There were times when I could see myself in some of these character’s situations. I think I mostly identified with Anne when it came to her relationship with her parents. There is a scene where Anne mentions she visited the family of her friend on a holiday and how astonished she was to see a different type of family dynamics, and how it unsettled her. That got under my skin.

Quote Background

“She, Anne Iredale, had buried her true self under layers of propriety and convention, and she had no idea how to exhume it.”

As for Beatrice, I could identify with her because of her well, let’s call it intuitions. I usually call it my sixth sense, and even though I don’t have anything like Beatrice, but I still tend to know things I have no explanation for. It’s pretty hard to surprise me because of that. I have a handful of stories, some that still dumbfound me to this day. I’m not sure I myself believe in ghosts and spirits as I never had any experiences in that area, but I do believe in some people having unexplainable abilities. Maybe not on such an extreme level as Beatrice Bird, but still. I sure as hell don’t believe in coincidences.

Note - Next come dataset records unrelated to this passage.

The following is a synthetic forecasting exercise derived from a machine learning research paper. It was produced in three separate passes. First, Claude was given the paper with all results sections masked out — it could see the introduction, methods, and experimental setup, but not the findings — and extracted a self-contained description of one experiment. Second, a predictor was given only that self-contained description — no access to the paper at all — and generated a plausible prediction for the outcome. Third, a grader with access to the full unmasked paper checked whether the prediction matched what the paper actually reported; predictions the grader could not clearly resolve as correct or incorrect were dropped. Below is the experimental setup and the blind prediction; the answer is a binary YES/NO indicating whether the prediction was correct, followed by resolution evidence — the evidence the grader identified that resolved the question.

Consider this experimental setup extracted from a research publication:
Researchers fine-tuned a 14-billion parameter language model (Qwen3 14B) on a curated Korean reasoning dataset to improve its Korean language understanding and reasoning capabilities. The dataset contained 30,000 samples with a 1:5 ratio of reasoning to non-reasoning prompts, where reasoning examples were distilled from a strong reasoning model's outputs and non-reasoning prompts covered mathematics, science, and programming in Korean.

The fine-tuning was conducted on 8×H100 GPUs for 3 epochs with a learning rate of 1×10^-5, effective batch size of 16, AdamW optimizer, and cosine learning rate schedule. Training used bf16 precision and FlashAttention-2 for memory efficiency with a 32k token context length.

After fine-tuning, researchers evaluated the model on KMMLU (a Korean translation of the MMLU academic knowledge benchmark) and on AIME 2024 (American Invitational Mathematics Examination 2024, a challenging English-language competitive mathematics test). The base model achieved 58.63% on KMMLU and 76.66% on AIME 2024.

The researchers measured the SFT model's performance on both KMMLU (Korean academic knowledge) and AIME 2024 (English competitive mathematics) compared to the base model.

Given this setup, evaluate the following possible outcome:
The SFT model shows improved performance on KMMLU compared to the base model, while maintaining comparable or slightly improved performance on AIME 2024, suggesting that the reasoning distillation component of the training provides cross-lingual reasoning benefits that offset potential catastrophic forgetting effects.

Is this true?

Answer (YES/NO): NO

The hardest parts of The Ghosts of Beatrice Bird to read are the ones that are written from Benjamin’s POV, who is Anne’s 5-year-old son. Boy, those cut deep. And after everything is said and done, it’s just impossible not to have some kind of emotional reaction to this book. It’s written with such precision and care to have the maximum effect, that nearly a day later of finishing it, I’m still under its spell. And I don’t think The Ghosts of Beatrice Bird will leave me anytime soon. I really hope that people will pick up this book and experience Louisa Morgan‘s genius.